::: KUTIPAN DOKUMEN

TEMPO.CO, Jakarta - Pemanfaatan Kekayaan Intelektual di Indonesia masih menjadi tantangan, tak terkecuali di Badan Riset dan Inovasi Nasional (BRIN). Dari 2500 lebih kekayaan intelektual yang dikelola BRIN sampai dengan tahun lalu, belum sampai 10 persen yang telah termanfaatkan atau dikomersialisasi.
Jumlah kekayaan intelektual yang dimiliki oleh BRIN mencapai 2.389 paten, 352 pencatatan hak cipta, 122 desain industri, 17 perlindungan varietas tanaman, dan 46 merek. Jumlah itu belum termasuk target BRIN mendaftarkan 600 paten baru tahun ini.

::::::
::: KUMPULAN DATA

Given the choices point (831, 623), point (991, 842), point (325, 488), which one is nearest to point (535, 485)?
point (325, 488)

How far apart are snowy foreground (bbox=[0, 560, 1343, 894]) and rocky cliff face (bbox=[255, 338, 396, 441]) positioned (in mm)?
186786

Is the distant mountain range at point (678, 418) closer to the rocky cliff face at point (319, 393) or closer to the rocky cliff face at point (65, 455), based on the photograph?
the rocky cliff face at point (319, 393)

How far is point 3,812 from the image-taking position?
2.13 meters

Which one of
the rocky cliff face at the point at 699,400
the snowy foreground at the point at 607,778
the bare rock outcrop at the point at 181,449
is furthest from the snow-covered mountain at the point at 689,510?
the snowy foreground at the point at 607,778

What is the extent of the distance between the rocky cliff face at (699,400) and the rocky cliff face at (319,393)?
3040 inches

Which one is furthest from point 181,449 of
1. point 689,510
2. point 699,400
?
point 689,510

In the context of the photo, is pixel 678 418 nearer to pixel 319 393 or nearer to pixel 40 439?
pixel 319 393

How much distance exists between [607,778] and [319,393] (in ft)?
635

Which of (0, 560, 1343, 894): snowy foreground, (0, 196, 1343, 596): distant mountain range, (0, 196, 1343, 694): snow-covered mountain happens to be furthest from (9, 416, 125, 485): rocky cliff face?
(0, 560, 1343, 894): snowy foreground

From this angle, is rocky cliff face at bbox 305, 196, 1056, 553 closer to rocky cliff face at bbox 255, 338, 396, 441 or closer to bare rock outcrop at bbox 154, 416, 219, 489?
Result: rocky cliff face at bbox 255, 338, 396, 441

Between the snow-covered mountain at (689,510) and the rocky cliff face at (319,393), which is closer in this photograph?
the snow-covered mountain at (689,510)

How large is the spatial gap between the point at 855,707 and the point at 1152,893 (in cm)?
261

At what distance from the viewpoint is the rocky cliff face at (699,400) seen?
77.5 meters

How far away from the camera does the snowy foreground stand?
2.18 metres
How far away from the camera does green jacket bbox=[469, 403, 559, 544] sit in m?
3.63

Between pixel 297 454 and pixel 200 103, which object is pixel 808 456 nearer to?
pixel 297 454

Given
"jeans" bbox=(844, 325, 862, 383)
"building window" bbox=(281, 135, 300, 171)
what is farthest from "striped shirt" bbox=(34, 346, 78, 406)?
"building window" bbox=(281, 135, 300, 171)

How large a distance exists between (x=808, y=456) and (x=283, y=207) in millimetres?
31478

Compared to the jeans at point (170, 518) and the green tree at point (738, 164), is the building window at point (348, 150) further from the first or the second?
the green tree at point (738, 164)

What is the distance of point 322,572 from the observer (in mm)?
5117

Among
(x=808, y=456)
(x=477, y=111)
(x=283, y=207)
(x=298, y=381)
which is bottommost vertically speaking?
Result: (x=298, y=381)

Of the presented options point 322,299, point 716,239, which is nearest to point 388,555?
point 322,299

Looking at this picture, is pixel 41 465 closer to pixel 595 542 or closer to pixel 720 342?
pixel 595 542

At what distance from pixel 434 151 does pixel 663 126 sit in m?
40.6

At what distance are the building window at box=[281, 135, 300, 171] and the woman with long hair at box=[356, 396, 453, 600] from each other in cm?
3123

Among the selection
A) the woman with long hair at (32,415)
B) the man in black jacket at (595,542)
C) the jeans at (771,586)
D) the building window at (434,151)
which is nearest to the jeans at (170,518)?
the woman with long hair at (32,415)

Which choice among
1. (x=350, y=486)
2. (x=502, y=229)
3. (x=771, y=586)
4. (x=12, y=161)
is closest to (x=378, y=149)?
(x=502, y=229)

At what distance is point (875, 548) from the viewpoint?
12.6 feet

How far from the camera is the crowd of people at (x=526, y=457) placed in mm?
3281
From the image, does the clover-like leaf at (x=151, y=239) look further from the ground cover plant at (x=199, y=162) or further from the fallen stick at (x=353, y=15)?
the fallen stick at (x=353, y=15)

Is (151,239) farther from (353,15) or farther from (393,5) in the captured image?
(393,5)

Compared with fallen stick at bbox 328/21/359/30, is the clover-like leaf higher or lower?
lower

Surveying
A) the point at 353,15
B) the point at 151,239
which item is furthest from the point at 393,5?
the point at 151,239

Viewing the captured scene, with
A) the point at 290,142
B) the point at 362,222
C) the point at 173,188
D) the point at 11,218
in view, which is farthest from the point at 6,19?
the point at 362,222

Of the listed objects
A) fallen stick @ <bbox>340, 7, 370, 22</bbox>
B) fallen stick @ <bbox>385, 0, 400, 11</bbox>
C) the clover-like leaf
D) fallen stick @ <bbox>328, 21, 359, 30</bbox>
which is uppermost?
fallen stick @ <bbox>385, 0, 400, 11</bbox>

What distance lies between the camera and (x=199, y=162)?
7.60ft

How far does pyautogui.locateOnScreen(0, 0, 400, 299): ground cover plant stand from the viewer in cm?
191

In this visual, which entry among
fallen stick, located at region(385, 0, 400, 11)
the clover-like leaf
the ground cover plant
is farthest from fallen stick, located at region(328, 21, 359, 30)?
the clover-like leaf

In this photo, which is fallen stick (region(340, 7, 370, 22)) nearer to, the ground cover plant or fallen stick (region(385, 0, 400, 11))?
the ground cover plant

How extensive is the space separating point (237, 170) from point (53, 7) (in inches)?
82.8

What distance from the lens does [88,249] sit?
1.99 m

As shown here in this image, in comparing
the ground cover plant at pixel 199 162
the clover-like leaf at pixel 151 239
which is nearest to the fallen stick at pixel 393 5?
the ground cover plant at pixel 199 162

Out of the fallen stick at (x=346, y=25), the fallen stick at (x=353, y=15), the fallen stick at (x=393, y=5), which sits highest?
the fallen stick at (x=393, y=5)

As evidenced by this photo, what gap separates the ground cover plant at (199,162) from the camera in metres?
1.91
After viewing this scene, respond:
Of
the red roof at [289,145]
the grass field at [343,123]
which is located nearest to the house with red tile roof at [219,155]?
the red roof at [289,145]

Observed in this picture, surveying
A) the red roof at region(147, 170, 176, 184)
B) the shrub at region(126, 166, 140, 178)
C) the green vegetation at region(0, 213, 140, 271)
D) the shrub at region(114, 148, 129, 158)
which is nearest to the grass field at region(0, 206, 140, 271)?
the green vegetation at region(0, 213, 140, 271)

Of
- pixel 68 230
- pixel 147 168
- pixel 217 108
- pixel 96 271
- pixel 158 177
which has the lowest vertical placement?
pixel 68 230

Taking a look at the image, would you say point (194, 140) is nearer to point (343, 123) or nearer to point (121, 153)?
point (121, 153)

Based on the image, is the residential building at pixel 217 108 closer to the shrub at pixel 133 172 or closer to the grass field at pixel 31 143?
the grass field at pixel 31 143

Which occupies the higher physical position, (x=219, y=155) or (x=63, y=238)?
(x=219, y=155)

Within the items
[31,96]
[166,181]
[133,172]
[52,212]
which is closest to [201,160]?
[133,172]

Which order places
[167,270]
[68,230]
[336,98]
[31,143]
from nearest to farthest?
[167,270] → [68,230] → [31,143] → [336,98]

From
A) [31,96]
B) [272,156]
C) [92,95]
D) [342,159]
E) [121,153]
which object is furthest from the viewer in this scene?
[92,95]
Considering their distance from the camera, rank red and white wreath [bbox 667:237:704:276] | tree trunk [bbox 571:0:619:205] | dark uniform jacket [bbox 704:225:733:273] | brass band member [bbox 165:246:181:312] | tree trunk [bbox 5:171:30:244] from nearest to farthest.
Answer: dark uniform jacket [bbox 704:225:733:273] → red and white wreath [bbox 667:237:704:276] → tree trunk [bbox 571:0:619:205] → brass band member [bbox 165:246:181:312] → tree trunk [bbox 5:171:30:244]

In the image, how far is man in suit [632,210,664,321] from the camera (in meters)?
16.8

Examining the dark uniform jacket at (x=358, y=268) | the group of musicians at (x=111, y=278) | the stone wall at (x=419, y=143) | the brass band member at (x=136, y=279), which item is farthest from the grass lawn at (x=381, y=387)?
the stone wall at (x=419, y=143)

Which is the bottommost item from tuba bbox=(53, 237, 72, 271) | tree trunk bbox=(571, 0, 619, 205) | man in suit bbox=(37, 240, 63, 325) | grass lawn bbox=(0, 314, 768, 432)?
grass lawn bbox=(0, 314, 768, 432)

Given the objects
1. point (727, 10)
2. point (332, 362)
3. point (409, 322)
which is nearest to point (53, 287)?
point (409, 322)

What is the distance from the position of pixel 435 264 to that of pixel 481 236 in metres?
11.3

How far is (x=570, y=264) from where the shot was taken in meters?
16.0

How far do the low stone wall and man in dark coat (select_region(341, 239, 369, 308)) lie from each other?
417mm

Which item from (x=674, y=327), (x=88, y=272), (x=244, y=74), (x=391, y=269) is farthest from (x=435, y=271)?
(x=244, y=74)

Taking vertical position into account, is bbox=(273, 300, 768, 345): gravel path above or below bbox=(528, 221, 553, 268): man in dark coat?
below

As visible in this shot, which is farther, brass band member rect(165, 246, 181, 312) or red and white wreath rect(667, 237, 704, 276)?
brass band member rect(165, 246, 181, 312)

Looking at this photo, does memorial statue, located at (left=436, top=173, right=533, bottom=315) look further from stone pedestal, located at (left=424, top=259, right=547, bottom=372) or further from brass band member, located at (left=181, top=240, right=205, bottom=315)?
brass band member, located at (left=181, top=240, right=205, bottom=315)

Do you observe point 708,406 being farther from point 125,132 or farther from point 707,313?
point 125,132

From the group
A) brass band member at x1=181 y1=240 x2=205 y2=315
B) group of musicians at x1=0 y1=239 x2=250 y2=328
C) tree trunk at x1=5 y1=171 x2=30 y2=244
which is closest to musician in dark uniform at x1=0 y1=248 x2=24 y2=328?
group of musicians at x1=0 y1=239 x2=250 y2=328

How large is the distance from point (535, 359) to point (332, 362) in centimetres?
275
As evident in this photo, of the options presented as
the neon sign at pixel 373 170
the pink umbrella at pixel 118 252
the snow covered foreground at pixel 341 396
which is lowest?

::::::

▸ TUJUAN 1:
Ulangi dengan persis bagian teks tentang kekayaan intelektual BRIN dari "TEMPO.CO, Jakarta - Pemanfaatan" sampai "baru tahun ini.".
▸ TUJUAN 2:
Dapatkah Anda melanjutkan teks tentang kekayaan intelektual BRIN mulai setelah kalimat terakhirnya?
Baris-baris di atas diambil dari sumber yang berbeda.

▸ JAWABAN 1:
TEMPO.CO, Jakarta - Pemanfaatan Kekayaan Intelektual di Indonesia masih menjadi tantangan, tak terkecuali di Badan Riset dan Inovasi Nasional (BRIN). Dari 2500 lebih kekayaan intelektual yang dikelola BRIN sampai dengan tahun lalu, belum sampai 10 persen yang telah termanfaatkan atau dikomersialisasi.
Jumlah kekayaan intelektual yang dimiliki oleh BRIN mencapai 2.389 paten, 352 pencatatan hak cipta, 122 desain industri, 17 perlindungan varietas tanaman, dan 46 merek. Jumlah itu belum termasuk target BRIN mendaftarkan 600 paten baru tahun ini.

▸ JAWABAN 2:
Data diungkap dalam seminar bertajuk 'Ekosistem Kekayaan Intelektual dalam Pemanfaatan Hasil-Hasil Riset dan Inovasi' yang digelar di Gedung BJ Habibie BRIN, Jakarta, Kamis 13 April 2023. "Kami ingin membuat suatu ekosistem yang memungkinkan kekayaan intelektual yang sudah ada maupun yang sedang dipersiapkan untuk didaftarkan ini bisa sesegera mungkin dimanfaatkan oleh industri dan masyarakat," kata Deputi Bidang Fasilitasi Riset dan Inovasi BRIN, Agus Haryono.
Untuk itu Agus mengungkap pula kalau BRIN bersama Direktorat Jenderal Kekayaan Intelektual (DJKI) Kementerian Hukum dan HAM akan bekerja sama melalui pertukaran data dan pemetaan kebutuhan masyarakat untuk secara nyata mewujudkan pemanfaatan Kekayaan Intelektual. "Tidak hanya kekayaan intelektual BRIN tapi juga nasional," katanya menambahkan.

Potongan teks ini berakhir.